Saved data entries –
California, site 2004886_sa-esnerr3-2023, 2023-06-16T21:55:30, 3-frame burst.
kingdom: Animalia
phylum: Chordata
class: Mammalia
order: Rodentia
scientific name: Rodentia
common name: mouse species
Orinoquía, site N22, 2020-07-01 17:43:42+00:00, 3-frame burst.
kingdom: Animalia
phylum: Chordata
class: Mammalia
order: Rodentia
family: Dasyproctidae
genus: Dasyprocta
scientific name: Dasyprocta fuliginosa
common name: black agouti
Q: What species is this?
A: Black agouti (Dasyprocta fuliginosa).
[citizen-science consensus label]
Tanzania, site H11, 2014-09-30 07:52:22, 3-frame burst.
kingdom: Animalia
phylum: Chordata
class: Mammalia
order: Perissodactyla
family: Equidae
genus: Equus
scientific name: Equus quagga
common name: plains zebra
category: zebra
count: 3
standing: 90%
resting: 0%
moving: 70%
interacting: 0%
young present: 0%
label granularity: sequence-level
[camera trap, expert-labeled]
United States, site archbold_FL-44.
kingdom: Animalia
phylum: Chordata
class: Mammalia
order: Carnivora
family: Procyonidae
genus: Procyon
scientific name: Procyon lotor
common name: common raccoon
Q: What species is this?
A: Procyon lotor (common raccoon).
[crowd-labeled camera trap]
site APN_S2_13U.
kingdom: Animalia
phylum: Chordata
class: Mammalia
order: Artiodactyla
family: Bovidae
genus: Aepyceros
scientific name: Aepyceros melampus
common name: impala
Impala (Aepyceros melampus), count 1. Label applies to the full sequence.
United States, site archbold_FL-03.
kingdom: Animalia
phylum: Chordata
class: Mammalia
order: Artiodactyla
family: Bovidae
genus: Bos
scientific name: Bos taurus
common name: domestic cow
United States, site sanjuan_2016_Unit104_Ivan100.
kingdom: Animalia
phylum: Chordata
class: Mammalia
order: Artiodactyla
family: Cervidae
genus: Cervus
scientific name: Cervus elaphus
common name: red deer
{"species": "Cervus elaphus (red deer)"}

EXERCISE INSTRUCTIONS – Word for word, retype all of the entries above.

SOLUTION –
California, site 2004886_sa-esnerr3-2023, 2023-06-16T21:55:30, 3-frame burst.
kingdom: Animalia
phylum: Chordata
class: Mammalia
order: Rodentia
scientific name: Rodentia
common name: mouse species
Orinoquía, site N22, 2020-07-01 17:43:42+00:00, 3-frame burst.
kingdom: Animalia
phylum: Chordata
class: Mammalia
order: Rodentia
family: Dasyproctidae
genus: Dasyprocta
scientific name: Dasyprocta fuliginosa
common name: black agouti
Q: What species is this?
A: Black agouti (Dasyprocta fuliginosa).
[citizen-science consensus label]
Tanzania, site H11, 2014-09-30 07:52:22, 3-frame burst.
kingdom: Animalia
phylum: Chordata
class: Mammalia
order: Perissodactyla
family: Equidae
genus: Equus
scientific name: Equus quagga
common name: plains zebra
category: zebra
count: 3
standing: 90%
resting: 0%
moving: 70%
interacting: 0%
young present: 0%
label granularity: sequence-level
[camera trap, expert-labeled]
United States, site archbold_FL-44.
kingdom: Animalia
phylum: Chordata
class: Mammalia
order: Carnivora
family: Procyonidae
genus: Procyon
scientific name: Procyon lotor
common name: common raccoon
Q: What species is this?
A: Procyon lotor (common raccoon).
[crowd-labeled camera trap]
site APN_S2_13U.
kingdom: Animalia
phylum: Chordata
class: Mammalia
order: Artiodactyla
family: Bovidae
genus: Aepyceros
scientific name: Aepyceros melampus
common name: impala
Impala (Aepyceros melampus), count 1. Label applies to the full sequence.
United States, site archbold_FL-03.
kingdom: Animalia
phylum: Chordata
class: Mammalia
order: Artiodactyla
family: Bovidae
genus: Bos
scientific name: Bos taurus
common name: domestic cow
United States, site sanjuan_2016_Unit104_Ivan100.
kingdom: Animalia
phylum: Chordata
class: Mammalia
order: Artiodactyla
family: Cervidae
genus: Cervus
scientific name: Cervus elaphus
common name: red deer
{"species": "Cervus elaphus (red deer)"}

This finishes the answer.